- [WHAT TO DO] Put the part of the material that opens with the line containing "is vertically higher?" and closes with the line containing "988 centimetres" into a JSON list of strings, one string per line, with blank lines left out.

+--

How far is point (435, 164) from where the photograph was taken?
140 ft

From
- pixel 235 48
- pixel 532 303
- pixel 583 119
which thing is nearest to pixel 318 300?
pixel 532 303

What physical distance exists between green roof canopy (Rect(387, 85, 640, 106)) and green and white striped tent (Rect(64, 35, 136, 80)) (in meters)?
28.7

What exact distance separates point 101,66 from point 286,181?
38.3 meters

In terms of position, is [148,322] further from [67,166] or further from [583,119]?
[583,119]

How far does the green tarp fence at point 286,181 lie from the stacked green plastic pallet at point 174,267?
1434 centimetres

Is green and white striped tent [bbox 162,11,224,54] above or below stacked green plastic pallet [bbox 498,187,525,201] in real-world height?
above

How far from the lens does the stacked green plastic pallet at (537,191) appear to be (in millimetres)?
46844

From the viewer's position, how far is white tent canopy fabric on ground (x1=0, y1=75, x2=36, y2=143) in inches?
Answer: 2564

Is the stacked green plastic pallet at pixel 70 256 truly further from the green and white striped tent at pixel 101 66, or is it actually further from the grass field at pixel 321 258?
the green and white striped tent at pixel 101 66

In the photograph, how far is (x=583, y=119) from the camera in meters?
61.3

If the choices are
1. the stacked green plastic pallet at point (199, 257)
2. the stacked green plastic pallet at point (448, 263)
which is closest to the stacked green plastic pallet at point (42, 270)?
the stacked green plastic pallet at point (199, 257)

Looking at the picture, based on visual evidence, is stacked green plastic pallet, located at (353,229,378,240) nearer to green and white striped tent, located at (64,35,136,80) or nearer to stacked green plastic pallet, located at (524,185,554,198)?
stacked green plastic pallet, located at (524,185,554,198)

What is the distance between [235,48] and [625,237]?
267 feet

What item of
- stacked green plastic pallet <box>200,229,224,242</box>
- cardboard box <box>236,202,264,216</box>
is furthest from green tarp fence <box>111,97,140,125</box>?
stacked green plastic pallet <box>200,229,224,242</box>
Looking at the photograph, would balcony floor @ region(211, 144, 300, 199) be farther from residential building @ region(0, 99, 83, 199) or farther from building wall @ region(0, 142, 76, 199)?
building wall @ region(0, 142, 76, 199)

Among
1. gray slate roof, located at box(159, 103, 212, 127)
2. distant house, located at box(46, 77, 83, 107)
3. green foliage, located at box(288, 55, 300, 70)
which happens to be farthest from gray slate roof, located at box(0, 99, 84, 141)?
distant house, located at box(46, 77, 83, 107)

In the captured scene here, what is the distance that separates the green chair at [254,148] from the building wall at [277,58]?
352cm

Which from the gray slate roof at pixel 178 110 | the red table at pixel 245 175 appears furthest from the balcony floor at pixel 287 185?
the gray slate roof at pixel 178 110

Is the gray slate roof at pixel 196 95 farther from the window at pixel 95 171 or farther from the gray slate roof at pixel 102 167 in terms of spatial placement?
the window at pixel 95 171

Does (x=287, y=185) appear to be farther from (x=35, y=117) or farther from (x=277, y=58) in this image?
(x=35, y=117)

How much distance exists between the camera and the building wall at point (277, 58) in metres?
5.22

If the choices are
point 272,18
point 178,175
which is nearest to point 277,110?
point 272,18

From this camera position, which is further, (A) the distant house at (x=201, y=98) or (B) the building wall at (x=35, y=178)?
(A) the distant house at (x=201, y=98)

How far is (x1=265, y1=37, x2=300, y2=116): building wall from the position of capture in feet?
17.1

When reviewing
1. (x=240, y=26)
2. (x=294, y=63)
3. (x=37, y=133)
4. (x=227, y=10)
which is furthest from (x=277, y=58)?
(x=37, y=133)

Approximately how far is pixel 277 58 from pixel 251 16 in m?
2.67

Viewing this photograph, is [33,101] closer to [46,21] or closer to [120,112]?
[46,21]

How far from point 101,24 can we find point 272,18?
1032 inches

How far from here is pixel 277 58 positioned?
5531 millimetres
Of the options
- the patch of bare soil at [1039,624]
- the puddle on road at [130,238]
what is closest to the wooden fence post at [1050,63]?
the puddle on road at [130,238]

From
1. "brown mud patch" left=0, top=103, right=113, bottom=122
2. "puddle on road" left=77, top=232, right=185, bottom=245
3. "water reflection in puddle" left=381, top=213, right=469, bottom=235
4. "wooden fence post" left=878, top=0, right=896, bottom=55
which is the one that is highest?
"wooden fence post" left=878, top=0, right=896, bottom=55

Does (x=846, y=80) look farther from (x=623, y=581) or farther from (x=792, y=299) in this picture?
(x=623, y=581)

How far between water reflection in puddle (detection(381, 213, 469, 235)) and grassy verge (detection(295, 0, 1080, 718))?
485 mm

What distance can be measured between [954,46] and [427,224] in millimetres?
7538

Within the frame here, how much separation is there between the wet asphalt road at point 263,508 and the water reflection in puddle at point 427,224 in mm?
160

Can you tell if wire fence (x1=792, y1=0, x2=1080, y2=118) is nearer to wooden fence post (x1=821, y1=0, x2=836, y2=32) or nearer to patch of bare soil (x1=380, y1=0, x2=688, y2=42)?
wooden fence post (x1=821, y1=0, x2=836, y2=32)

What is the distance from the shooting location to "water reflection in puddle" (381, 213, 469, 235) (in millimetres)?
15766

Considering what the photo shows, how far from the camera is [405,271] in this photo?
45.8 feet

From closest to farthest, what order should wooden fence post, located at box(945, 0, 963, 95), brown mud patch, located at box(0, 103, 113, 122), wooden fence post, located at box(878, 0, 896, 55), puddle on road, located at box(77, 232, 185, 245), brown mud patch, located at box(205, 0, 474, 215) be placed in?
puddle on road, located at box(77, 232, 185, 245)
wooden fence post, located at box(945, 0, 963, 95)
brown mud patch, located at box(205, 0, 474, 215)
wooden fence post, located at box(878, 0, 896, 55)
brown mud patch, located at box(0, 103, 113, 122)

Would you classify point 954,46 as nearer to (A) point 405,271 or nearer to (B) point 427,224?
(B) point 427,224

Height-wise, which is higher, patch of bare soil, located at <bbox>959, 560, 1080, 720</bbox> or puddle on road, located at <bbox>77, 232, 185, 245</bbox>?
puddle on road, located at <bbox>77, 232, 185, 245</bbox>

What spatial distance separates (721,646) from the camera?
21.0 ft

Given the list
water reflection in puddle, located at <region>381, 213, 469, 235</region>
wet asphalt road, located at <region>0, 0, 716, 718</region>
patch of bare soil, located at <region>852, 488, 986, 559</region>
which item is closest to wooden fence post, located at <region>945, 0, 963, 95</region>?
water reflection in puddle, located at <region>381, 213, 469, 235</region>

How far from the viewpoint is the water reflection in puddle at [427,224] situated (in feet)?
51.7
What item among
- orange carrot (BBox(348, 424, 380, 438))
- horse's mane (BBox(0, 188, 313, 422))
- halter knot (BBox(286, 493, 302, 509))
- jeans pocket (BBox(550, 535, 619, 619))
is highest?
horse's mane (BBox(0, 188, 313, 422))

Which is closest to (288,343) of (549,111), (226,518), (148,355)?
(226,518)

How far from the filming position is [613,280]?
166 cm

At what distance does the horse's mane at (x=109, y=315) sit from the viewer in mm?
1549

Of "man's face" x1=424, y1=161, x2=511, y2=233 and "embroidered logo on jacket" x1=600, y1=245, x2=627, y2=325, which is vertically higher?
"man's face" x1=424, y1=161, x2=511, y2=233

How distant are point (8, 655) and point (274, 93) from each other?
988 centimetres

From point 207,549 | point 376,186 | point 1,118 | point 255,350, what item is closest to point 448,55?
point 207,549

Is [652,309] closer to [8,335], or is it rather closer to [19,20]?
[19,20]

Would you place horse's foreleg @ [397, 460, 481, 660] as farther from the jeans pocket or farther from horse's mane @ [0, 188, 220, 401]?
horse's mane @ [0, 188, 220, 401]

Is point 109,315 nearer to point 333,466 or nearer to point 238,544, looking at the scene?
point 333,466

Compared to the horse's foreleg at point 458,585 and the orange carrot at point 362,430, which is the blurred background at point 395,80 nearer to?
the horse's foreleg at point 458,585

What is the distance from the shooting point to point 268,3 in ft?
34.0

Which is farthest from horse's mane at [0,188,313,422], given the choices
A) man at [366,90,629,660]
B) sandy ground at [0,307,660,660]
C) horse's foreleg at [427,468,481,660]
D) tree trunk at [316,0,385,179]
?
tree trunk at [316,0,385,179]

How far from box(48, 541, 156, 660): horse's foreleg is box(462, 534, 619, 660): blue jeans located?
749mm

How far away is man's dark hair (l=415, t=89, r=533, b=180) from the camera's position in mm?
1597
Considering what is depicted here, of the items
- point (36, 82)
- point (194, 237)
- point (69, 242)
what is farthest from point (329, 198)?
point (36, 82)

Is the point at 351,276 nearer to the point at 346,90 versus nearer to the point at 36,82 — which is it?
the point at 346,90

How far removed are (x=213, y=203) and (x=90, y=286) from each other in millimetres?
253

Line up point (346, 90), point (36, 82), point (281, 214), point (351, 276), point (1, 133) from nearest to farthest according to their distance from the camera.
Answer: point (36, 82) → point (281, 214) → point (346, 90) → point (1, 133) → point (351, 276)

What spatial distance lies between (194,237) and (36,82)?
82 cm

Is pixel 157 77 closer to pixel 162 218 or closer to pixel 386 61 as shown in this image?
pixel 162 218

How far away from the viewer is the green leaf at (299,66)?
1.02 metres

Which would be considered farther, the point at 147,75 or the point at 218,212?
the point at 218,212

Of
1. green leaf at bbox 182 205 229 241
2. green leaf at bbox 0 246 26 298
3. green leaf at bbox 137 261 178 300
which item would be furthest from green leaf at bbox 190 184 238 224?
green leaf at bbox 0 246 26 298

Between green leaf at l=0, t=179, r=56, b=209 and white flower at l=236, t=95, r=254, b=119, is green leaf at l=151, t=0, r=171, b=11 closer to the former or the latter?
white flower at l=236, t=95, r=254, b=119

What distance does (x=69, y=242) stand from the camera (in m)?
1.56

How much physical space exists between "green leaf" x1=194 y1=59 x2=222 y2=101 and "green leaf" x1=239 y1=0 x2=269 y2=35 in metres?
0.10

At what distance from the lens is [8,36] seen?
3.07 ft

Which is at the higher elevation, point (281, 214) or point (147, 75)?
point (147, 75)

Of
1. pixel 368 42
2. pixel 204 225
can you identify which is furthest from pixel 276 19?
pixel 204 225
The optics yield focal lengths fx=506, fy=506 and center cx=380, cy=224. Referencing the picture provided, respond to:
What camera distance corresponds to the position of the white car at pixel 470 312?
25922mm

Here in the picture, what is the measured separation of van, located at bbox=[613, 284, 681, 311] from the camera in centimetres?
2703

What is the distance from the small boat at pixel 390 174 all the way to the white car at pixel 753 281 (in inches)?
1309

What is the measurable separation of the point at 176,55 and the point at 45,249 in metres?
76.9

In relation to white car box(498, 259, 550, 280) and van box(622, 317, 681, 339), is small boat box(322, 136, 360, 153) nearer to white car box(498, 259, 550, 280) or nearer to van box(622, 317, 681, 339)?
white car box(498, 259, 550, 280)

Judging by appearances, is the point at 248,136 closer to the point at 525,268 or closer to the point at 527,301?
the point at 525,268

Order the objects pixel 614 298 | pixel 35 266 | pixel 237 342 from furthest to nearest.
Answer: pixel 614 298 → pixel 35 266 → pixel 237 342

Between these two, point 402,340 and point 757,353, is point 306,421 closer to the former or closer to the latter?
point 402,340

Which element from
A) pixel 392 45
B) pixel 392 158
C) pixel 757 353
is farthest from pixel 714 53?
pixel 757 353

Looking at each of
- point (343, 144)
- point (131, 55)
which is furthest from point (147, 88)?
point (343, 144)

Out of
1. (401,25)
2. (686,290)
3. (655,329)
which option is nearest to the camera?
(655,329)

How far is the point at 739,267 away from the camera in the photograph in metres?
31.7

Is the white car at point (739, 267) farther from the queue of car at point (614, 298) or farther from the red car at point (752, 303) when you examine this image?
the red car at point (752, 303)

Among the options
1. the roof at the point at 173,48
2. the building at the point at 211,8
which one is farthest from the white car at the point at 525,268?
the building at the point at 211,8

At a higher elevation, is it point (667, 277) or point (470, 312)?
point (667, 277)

+--

- [THE COMPLETED TASK]
[
  "Of \"man's face\" x1=424, y1=161, x2=511, y2=233 and \"embroidered logo on jacket\" x1=600, y1=245, x2=627, y2=325, which is vertically higher?",
  "\"man's face\" x1=424, y1=161, x2=511, y2=233",
  "How distant are point (8, 655) and point (274, 93) from each other?",
  "988 centimetres"
]